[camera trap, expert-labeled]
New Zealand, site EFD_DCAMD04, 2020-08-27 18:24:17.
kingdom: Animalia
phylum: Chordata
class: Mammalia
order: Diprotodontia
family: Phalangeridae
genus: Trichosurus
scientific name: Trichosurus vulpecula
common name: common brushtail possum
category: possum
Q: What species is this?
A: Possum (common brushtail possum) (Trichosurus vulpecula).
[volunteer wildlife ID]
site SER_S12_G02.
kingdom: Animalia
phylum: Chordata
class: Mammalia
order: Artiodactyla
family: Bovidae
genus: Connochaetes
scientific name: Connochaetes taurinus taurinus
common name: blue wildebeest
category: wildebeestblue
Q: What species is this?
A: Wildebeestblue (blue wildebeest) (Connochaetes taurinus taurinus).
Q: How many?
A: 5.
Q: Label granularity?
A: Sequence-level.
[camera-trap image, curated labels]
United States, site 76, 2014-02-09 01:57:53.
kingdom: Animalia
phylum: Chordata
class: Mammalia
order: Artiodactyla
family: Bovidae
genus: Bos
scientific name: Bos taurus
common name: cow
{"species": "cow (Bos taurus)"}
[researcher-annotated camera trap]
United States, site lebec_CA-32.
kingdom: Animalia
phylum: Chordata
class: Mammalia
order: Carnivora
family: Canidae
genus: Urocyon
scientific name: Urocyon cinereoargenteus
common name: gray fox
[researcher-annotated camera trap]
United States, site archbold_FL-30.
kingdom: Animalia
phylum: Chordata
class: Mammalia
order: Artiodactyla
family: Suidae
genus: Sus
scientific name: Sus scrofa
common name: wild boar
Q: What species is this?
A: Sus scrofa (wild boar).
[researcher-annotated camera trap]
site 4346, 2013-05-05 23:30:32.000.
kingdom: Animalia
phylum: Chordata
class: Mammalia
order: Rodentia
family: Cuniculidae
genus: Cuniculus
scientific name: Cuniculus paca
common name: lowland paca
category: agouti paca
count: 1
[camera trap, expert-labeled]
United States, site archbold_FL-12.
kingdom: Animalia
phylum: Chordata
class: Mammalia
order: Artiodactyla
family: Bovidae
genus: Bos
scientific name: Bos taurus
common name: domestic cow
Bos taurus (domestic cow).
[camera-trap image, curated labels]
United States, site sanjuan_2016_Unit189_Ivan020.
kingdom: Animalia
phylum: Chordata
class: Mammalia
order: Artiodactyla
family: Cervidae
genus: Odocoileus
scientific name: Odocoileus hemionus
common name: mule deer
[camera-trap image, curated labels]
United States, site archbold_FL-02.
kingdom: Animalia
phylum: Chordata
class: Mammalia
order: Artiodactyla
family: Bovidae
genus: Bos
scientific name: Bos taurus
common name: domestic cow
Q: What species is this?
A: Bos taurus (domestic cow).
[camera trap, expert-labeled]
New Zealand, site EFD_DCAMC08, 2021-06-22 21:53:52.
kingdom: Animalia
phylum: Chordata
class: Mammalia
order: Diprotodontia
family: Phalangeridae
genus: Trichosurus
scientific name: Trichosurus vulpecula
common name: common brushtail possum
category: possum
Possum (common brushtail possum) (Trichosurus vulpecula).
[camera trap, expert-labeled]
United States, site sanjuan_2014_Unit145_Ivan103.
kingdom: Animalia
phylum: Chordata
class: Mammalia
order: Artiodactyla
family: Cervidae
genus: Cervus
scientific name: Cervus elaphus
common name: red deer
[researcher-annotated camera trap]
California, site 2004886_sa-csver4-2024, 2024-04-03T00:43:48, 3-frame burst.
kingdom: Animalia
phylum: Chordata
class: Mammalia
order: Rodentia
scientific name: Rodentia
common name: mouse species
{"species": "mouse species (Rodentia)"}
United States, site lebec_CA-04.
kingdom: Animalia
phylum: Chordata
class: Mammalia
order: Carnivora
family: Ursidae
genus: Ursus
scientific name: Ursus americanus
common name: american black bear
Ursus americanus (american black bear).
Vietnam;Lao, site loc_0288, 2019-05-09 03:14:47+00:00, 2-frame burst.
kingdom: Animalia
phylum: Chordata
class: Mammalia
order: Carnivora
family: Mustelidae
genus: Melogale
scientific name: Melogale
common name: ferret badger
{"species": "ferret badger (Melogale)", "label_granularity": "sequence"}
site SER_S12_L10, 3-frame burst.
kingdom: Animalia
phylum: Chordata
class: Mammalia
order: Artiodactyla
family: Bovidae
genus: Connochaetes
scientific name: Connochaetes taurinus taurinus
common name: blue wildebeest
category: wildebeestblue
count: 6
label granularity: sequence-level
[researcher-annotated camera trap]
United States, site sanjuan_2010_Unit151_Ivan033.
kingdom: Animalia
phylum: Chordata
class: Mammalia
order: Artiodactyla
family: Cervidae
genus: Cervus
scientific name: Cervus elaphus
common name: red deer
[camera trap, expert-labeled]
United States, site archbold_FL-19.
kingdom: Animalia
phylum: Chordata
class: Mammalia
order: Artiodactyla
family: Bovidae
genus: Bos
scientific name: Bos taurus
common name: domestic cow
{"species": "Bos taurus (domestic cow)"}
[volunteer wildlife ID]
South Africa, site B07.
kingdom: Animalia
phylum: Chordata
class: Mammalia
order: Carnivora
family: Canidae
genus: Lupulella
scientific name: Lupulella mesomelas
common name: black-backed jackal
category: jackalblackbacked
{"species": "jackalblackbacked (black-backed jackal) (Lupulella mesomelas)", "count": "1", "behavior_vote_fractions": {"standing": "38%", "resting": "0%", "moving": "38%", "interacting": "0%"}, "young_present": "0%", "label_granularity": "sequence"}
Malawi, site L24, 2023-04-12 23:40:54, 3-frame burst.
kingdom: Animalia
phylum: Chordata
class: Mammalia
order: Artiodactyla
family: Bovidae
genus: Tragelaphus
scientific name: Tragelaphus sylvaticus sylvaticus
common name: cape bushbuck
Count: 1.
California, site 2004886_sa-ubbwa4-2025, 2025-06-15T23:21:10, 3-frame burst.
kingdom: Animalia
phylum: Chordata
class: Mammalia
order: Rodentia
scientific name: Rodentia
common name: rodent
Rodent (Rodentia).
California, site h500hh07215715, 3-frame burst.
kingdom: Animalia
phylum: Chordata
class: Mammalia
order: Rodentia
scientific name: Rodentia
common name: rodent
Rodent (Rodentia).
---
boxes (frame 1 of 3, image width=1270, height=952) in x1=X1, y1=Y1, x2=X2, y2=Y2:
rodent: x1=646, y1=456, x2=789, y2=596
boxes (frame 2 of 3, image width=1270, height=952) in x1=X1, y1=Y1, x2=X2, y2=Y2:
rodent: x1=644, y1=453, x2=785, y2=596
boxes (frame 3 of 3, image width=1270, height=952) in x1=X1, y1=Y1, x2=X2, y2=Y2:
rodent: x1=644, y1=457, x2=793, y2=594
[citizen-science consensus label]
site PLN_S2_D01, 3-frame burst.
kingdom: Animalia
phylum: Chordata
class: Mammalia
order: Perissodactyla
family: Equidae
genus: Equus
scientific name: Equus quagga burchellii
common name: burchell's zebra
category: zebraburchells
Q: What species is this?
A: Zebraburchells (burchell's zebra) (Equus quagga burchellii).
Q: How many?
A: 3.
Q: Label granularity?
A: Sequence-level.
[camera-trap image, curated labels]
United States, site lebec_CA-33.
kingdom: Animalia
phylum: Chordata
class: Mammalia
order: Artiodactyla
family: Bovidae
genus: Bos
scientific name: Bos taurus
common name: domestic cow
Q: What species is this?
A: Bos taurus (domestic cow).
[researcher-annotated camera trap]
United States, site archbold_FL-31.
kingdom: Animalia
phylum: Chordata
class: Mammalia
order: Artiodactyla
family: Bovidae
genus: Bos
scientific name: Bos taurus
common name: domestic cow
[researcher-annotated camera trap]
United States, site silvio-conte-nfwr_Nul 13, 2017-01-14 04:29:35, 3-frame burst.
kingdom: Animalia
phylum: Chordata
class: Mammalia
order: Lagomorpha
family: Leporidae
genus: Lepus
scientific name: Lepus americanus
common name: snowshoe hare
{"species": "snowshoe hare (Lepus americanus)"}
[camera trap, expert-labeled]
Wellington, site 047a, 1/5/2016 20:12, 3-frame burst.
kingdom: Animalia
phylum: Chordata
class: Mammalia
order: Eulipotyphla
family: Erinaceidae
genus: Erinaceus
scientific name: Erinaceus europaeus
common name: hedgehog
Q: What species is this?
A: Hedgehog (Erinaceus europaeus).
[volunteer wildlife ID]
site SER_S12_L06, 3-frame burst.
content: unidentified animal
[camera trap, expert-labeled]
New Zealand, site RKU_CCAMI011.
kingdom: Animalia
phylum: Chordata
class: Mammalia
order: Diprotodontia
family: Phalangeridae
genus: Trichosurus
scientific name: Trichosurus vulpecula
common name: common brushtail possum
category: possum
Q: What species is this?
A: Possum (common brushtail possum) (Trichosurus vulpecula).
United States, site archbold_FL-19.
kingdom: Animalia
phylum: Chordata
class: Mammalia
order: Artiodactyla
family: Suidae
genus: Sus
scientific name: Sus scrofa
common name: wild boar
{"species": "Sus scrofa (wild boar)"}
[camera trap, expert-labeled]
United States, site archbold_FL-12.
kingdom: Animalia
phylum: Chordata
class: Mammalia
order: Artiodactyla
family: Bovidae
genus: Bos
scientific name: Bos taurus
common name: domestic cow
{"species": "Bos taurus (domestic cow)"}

::::

The response must repeat exactly the lines from the top of the material through the line containing "site SER_S12_G02.", both included, with no other output.

[camera trap, expert-labeled]
New Zealand, site EFD_DCAMD04, 2020-08-27 18:24:17.
kingdom: Animalia
phylum: Chordata
class: Mammalia
order: Diprotodontia
family: Phalangeridae
genus: Trichosurus
scientific name: Trichosurus vulpecula
common name: common brushtail possum
category: possum
Q: What species is this?
A: Possum (common brushtail possum) (Trichosurus vulpecula).
[volunteer wildlife ID]
site SER_S12_G02.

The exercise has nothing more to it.